Построили всех без вещей, вещи сложили на телегу. Засверкали штыки. Вперед вышел гибкий рябой начальник конвоя — Щербаков. Помощником был одноглазый Булаков — лицо его было разрублено казацкой шашкой во время гражданской войны.

Этап двинулся. Первый отрезок — километров пятнадцать.

К моему величайшему удивлению, в конвое оказался один знакомый. Я был с ним в 67-й камере Бутырской тюрьмы. Это был Федя Цвирко — начальник какой-то пограничной заставы.

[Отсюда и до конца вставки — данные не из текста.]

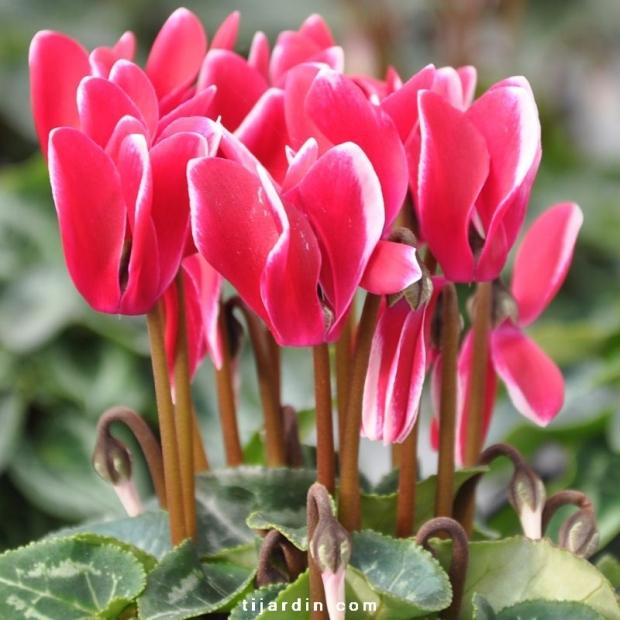 Cyclamen Outstanding 'FANTASIA®' rouge-fuchsia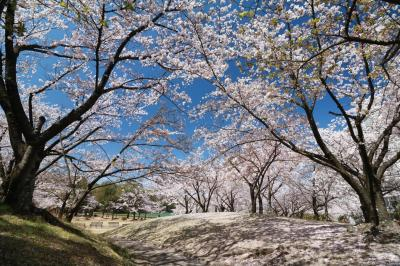 ショートトリップ桜巡り♪ みよし保田ヶ池&王滝渓谷城跡そのまんま公園♪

Он приехал в отпуск в Москву, напился в «Континентале» и открыл ночью стрельбу из маузера по квадриге Аполлона над Большим театром. Очнулся он в тюремной камере на Лубянке без ремня, со споротыми петлицами, получил три года лагерей и был отправлен в нашем же этапе. Шинель со следами от петлиц была еще на нем. Он уже успел переговорить с конвоем и перейти «на сторону победителя», — он был уже в охране, ехал как «передовой» для подготовки помещения для этапа. Я было сунулся к нему с какой-то просьбой (по Бутыркам я знал его отлично), но встретил такой отсутствующий холодный взгляд, что больше на протяжении многих лет не обращался к нему. Цвирко сделал большую лагерную карьеру — был начальником «командировки» Потьма близ Вижаихи, любимцем Берзина,[40] с ним уехал на Колыму, был там начальником Северного горного управления в тридцатые годы, во второй половине, и вместе с Берзиным был расстрелян.

Идти нам было пять дней — сто с чем-то километров — до Вижаихи, до Управления 4-м отделением СЛОНа.

Уральский апрель — везде ручейки, проталины, горячее жгучее солнце бледную тюремную кожу наших лиц превращало за несколько часов в коричневую, а рты делало синими. «И кривятся в почернелых лицах голубые рты» — это сказал про весенний этап уральский сибиряк.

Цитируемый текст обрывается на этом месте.